↓↓↓

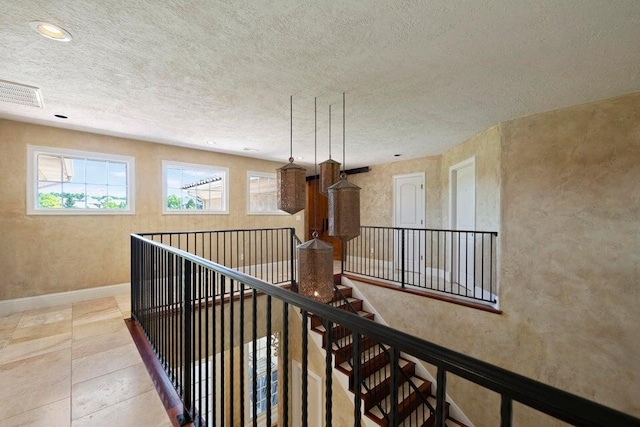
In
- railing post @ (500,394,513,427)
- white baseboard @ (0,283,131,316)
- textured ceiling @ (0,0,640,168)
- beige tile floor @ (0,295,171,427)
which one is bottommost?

↑↑↑

*REQUEST*: Copy the lines of the items above, switching "bottommost" to "topmost" and changing nothing else. Leave the pictures out of your answer.

*REPLY TO THE EXERCISE*:
In
- railing post @ (500,394,513,427)
- white baseboard @ (0,283,131,316)
- textured ceiling @ (0,0,640,168)
- beige tile floor @ (0,295,171,427)
which one is topmost?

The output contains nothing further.